米Palo Alto Networksは3月6日(現地時間)、MacのOS Xを狙ったランサムウェア「KeRanger」を発見したと発表した。同OSを狙ったランサムウェアとしては初めて、"完全に機能する"ものだという。

これまでOS Xを狙ったランサムウェアは、Kasperskyが2014年に発見した「FileCoder」のみで、FileCoder自体は不完全な動作だった。

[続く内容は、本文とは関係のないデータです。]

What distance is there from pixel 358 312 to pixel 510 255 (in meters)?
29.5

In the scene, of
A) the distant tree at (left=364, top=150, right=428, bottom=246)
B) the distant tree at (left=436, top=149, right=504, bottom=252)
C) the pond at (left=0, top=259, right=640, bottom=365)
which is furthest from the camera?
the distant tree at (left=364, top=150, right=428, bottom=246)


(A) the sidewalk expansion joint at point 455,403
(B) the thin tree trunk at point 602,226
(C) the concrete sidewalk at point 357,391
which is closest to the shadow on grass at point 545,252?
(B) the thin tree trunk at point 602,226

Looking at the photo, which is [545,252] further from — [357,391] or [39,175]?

今回のランサムウェアは、OS X用BitTorrentクライアント「Transmission」のインストーラーを改ざんしたもので、Palo Alto Networksが侵害を発見した際、感染を確認したインストーラはまだダウンロードできる状態だった。TransmissionはOSSであり、ファイルが再コンパイルされた悪意あるバージョンに公式サイト上で置き換えられた可能性はあるものの、具体的な手法は確認できていないという。

KeRangerは、有効なMacアプリ開発証明書で署名されており、AppleのGatekeeperを回避してインストールできた。KeRangerは3日間待機したのち、Torの匿名ネットワーク経由でC&Cサーバに接続する。その後、システム上にある300個の特定拡張子のファイルを暗号化する。

rtfファイルに偽装していたランサムウェア

暗号化が終了するとKeRangerは「ファイルを回復したければ、(特定アドレスに)1ビットコイン(約400ドル)を支払え」と要求する。また、KeRangerは現在も改良を重ねており、被害者がバックアップデータの回復をできないようにするために、Time Machineのバックアップファイルの暗号化も行っているという。

ビットコインで支払いを要求する

なお、Appleは悪用された証明書を無効にしているため、ユーザーが感染したバージョンのTransmissionを開こうとした場合は、警告ダイアログが表示される。